If you've ever looked around your home office and suddenly discovered you were drowning in paper, then you can understand Judith Broadhurst's world.
"I can't even keep up with opening my mail," moans the 51-year-old entrepreneur, who estimates she receives at least 60 e-mail messages daily, as well as an armload of regular mail, for the four businesses she operates. She teaches writing classes at universities as well as online, publishes a weekly and monthly newsletter for freelance writers, writes magazines articles, and last year wrote a book, The Woman's Guide to Online Services.
"I tried getting organized. I've done everything. I've read books on the subject. I worked with a business coach for six weeks to find out why I was always behind schedule and stressed out. I even hired people a couple of times to come in and do my filing," admits the entrepreneur. Nothing worked.
Entrepreneur took Broadhurst's problem to Nancy Black, owner of Organization Plus in Beverly, Massachusetts, and a member of the National Association of Professional Organizers.

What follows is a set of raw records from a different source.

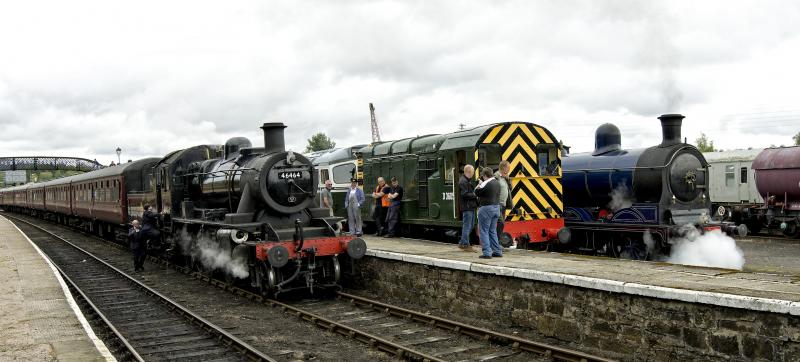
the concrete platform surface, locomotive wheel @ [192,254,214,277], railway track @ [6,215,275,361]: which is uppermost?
the concrete platform surface

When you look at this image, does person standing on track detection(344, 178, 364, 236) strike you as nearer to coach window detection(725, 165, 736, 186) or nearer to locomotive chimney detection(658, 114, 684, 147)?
locomotive chimney detection(658, 114, 684, 147)

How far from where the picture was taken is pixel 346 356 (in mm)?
7656

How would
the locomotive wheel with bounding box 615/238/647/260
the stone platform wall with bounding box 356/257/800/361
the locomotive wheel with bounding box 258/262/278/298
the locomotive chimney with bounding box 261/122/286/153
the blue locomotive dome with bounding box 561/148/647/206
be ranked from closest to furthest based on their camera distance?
the stone platform wall with bounding box 356/257/800/361 < the locomotive wheel with bounding box 258/262/278/298 < the locomotive chimney with bounding box 261/122/286/153 < the locomotive wheel with bounding box 615/238/647/260 < the blue locomotive dome with bounding box 561/148/647/206

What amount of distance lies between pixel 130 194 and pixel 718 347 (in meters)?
17.0

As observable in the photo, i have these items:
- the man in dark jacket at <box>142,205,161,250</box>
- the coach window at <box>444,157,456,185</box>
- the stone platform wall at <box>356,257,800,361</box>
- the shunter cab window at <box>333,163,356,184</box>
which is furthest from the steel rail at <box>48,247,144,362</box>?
the shunter cab window at <box>333,163,356,184</box>

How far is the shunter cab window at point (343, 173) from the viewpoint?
1905cm

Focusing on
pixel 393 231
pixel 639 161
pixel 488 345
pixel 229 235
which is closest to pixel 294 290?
pixel 229 235

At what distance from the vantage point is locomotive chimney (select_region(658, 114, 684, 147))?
13414 mm

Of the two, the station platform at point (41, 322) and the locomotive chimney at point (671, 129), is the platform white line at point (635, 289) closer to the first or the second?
the station platform at point (41, 322)

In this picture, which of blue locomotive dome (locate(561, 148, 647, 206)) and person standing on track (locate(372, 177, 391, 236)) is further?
person standing on track (locate(372, 177, 391, 236))

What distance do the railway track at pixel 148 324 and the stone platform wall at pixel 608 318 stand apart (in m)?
3.17

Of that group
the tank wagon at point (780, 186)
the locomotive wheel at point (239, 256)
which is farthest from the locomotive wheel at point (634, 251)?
the tank wagon at point (780, 186)

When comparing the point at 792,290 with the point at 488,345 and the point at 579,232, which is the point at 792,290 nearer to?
the point at 488,345

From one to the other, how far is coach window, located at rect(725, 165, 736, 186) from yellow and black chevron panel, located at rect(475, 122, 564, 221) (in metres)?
13.0
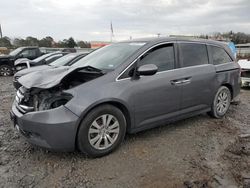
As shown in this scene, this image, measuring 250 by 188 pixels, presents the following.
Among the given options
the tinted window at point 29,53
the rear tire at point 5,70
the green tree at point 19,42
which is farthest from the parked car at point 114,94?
the green tree at point 19,42

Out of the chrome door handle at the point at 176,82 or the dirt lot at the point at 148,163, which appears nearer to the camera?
the dirt lot at the point at 148,163

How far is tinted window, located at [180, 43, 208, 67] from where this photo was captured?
433cm

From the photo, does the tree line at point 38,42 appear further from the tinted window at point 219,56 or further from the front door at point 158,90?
the front door at point 158,90

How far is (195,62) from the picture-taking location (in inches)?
177

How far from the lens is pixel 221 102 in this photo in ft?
16.7

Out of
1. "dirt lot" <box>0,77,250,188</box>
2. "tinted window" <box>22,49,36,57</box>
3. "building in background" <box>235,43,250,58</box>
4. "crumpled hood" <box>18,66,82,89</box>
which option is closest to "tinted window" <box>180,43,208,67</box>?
"dirt lot" <box>0,77,250,188</box>

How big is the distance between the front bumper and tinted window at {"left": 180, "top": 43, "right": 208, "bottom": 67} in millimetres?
2232

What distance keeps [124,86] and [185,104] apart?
133cm

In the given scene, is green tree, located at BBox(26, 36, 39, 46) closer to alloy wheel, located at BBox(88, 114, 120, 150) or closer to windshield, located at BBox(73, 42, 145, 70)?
windshield, located at BBox(73, 42, 145, 70)

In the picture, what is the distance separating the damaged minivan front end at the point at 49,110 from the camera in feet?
10.1

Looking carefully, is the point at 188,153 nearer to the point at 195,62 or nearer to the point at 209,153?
the point at 209,153

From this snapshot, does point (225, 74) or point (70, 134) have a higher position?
point (225, 74)

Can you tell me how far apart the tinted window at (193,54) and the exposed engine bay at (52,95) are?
1.61 metres

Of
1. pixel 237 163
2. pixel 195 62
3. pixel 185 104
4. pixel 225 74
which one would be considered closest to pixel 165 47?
pixel 195 62
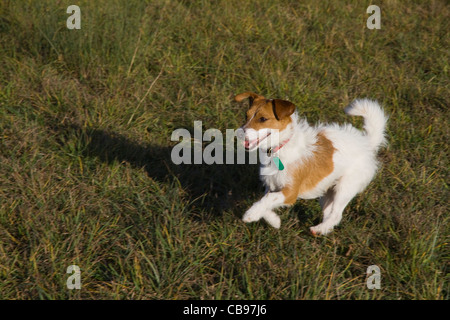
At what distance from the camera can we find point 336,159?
443 cm

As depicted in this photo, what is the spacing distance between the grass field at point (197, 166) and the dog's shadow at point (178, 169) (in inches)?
0.7

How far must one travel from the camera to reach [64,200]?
4441 millimetres

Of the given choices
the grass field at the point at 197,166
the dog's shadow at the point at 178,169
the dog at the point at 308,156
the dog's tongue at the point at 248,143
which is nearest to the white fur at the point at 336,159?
the dog at the point at 308,156

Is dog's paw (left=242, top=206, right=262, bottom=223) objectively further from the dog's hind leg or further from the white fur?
the dog's hind leg

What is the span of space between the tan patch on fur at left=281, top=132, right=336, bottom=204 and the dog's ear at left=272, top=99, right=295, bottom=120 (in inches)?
19.4

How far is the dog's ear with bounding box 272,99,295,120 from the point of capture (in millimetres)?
4090

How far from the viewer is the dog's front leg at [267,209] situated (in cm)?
410

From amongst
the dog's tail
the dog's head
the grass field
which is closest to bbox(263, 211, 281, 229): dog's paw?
the grass field

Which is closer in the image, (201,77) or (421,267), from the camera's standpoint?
(421,267)

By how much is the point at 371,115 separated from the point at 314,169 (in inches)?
29.2

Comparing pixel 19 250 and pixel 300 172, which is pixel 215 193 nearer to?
pixel 300 172

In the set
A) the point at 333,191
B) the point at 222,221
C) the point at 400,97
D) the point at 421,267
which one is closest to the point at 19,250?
the point at 222,221
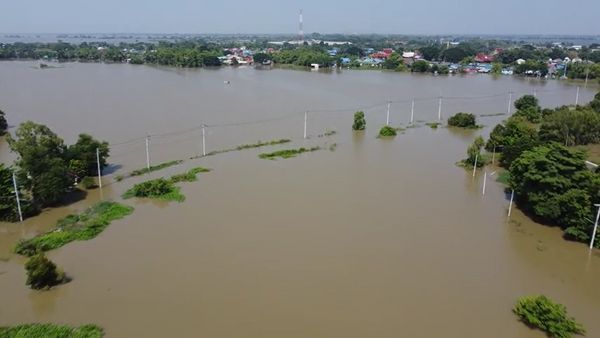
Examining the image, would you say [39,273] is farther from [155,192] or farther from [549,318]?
[549,318]

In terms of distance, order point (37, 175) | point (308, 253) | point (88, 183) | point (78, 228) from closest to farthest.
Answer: point (308, 253) → point (78, 228) → point (37, 175) → point (88, 183)

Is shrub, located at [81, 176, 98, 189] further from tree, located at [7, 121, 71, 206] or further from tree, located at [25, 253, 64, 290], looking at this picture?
tree, located at [25, 253, 64, 290]

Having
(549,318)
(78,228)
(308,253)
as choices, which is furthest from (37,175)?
(549,318)

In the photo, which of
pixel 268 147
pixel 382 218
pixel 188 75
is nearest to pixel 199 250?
pixel 382 218

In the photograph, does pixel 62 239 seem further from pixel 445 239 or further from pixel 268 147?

Black, who has been a professional organizer since 1983, believes getting organized is something that can be learned; it's a matter of setting up a system, she says.
"But it does take time to get and stay organized," says Black, who adds that Broadhurst's problem is not unique. "I find a lot of creative people have problems with disorganization. It could be because they are right-brained and think more tangentially than left-brained people, who think more logically."